The OP's Q was never clear, and probably a misunderstanding. But every day game-designers who have never seen a cosin are able to use quaternion builtins such as Lerp, RotateTowards, LookDirection ... to get nearly magic results.
Quaternions do come with some costs, and there are good reasons to question their wholesale employment. As Own-Reynolds pointed out, some of the built in methods to Unity's Quaternion class give considerable leverage, but the class is a slightly different subject that the mathematical foundation.
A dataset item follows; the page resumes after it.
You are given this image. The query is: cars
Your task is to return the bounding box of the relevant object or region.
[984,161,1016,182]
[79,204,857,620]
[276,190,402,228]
Indeed, quaternions were nearly forgotten for almost 100 years in part because there are common alternatives to their purposes. One key reason for their use in graphics, aside from the solution to gimbal lock, is that the same basic operations performed in linear algebra are completed in fewer machine instructions when using quaternions, if the operations don't depend on shearing (or skewing or scaling). There are situations where quaternions are generally simpler when a class is doing the algebra for us, especially where relative rotations are concerned. The primary given advantage, that of solving the gimbal lock problem, is curiously not so strong as one might initially think. We also exclusively use unit quaternions in graphics, because they are the ones appropriate toward the goal of rotations, but quaternions have mathematical uses outside this domain, which typical quaternion classes don't really provide, and for which most of us have little purpose.